┌──

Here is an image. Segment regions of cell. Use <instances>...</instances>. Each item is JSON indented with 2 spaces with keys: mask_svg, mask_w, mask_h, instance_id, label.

└──
┌──

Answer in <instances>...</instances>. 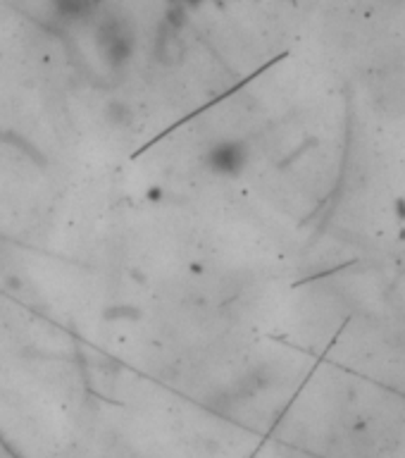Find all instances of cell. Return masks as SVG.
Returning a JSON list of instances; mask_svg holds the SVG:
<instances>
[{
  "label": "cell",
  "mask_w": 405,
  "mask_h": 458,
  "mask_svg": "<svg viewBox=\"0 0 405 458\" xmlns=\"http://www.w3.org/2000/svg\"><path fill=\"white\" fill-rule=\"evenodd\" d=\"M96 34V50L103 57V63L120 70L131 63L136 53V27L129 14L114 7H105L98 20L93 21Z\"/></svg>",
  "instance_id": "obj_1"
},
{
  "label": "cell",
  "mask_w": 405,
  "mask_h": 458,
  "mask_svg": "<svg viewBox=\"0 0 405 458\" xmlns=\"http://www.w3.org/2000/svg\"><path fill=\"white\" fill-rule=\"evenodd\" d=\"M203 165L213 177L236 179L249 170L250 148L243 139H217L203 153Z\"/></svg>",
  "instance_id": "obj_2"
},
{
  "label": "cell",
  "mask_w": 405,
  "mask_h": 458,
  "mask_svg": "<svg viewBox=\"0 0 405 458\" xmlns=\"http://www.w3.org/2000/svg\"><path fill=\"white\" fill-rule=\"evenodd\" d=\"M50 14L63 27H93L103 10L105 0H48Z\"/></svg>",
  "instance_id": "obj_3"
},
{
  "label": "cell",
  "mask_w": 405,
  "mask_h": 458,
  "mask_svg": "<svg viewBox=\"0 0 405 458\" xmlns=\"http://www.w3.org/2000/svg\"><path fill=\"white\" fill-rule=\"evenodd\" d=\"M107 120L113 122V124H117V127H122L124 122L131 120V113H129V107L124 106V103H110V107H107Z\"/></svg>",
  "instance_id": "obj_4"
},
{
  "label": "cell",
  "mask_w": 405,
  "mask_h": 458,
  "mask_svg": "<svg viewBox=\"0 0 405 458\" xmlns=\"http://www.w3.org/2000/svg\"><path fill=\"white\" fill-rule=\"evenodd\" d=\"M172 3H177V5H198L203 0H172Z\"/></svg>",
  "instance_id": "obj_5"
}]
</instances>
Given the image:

└──

Please pull out each line of the data above that contains the word "image" and copy those lines in full.

Here is an image. Segment regions of cell. Use <instances>...</instances>. Each item is JSON indented with 2 spaces with keys: mask_svg, mask_w, mask_h, instance_id, label.
Given the image:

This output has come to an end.